CptnKirk do-not-reply at jboss.com
Sat Apr 21 17:04:13 EDT 2007


Re EJB3 Entities:
anonymous wrote : Not quite, they are only components if the have @Name (in which case they would be CONVERSATION scoped). The "preferred" way to do this is to use Home objects to manage an Entity, rather than expose it directly with @Name, and uses pages.xml for wiring. We could probably do with an example app built using Seam-gen that does a couple of simple CRUD operations
Yep, it was late, I forgot I overrode the scope on some of my entities.  However there are plenty of times where simple CRUD doesn't fit the bill.  If you're actually managing an entity, sure, use a Home.  However if you're using a form to populate an entity for another purpose, using Seam to populate a scoped entity and hand it off for further processing has advantages.  Of course the entity doesn't need to be an EJB 3 entity.  Seam does the same for POJOs.

For example I don't think I'd recommend using a Home to populate a search prototype.  For search pages, an entity with an event scoped role combined with Hibernate's Criteria API + Example criterion is great.

In general if I'm not doing CRUD I prefer to decouple the entity population and the controller doing the work.  Prior to Seam I had to populate #{someController.entity.value1}.  Now that I can simply work with #{entity.value1} means I have some additional flexibility.

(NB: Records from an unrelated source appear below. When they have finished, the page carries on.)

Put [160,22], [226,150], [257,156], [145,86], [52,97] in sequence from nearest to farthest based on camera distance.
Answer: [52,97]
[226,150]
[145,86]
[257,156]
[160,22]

What would be really great would be to put out a Seam cookbook.  About @Unwrap, Pete is right, most people just want a contextual variable to go from void (not there), to initialized, and that's usually the job for @Factory.  However the managed component pattern can be useful not just for scafolding and exposing non-Seam services.  For an example you could have a managed component observe many events that happen within your system and change the underlying representation as a result of those observations.  With the managed component pattern a component can manage these actions itself and because the component is unwrapped on every access, all callers will have a consistent view.  This is a much different use than what Factories provide for.

I wasn't sure exactly what the user wanted so figured I'd lay out everything and let him choose.